The choice of a noninferiority margin, also called an equivalence margin, is key. It must be done based on objective evaluation of the magnitude that can to be considered non-significant. Sample size considerations enter into the decision-making process, same as in a superiority test (except in the “easy decision” cases where it is a bit different, explained below). No one has unlimited time on their hands. A simple rule might be that the noninferiority margin is set to the same size of the minimum effect of interest that you’d set in a superiority test.

Regardless of the method you use, it is of utmost important to get buy-in on this decision from all key stakeholders before the is started. Doing so after you have data will almost inevitably lead to bias in one direction, or the other.

Statistically the tests (z-test, t-test, chi-square, sequential variants of these and others) work exactly the same – the math is the same. The difference is in the parameters we specify as they need to describe another null hypothesis. It is also possible to analyze a test planned as a superiority test, as a non-inferiority one. Sequential A/B tests such as tests using the AGILE A/B testing approach, however, should be designed as non-inferiority tests from the very beginning, since the design affects the stopping probabilities.

If you are using custom code (Excel, R, Python, etc.) to do your calculations, you will still be able to us it, with some modifications for sample size calculations and p-values, while one-sided confidence intervals can be used without any additional changes. See references [2], [3] & [4] below if you are interested in the technical details on the most common approaches.

If you are using a third-party platform, it must specifically support the design and evaluation of non-inferiority tests, or you must have the freedom to specify your null hypothesis. I believe many tools just assume a superiority trial by default and allow no option to specify it, but hopefully this will change. Alternatively, you can use a third-party tool for the statistical analysis only.
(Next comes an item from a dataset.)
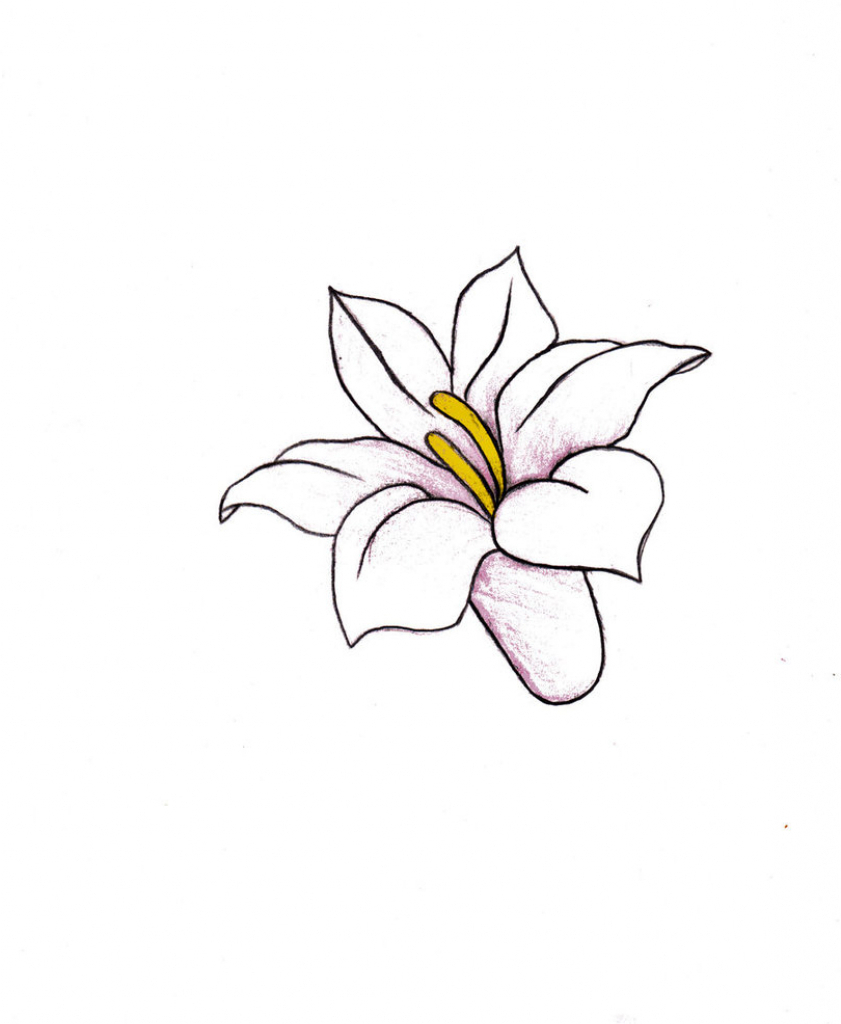 It is an image of Priceless Small Flower Drawing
Clients of our toolkit would be happy to know that both our Sample size & Statistical significance calculator and our A/B Testing Calculator explicitly support non-inferiority tests in their fullest.

When to perform a non-inferiority A/B test?

In my white paper on non-inferiority testing I differentiate between two types of cases that are suitable for applying a non-inferiority test. I call them “side benefits” cases and “easy decision” cases. Let’s examine each of them.

Non-inferiority testing for “side benefits” cases

This is the most unambiguous case, in which the new solution you want to test has benefits not measurable in the test. Naturally, a solution having such benefits which performs equivalently to the existing solution, or even slightly worse, would still be the preferred solution, for example due to lower maintenance costs, or better brand integrity, etc.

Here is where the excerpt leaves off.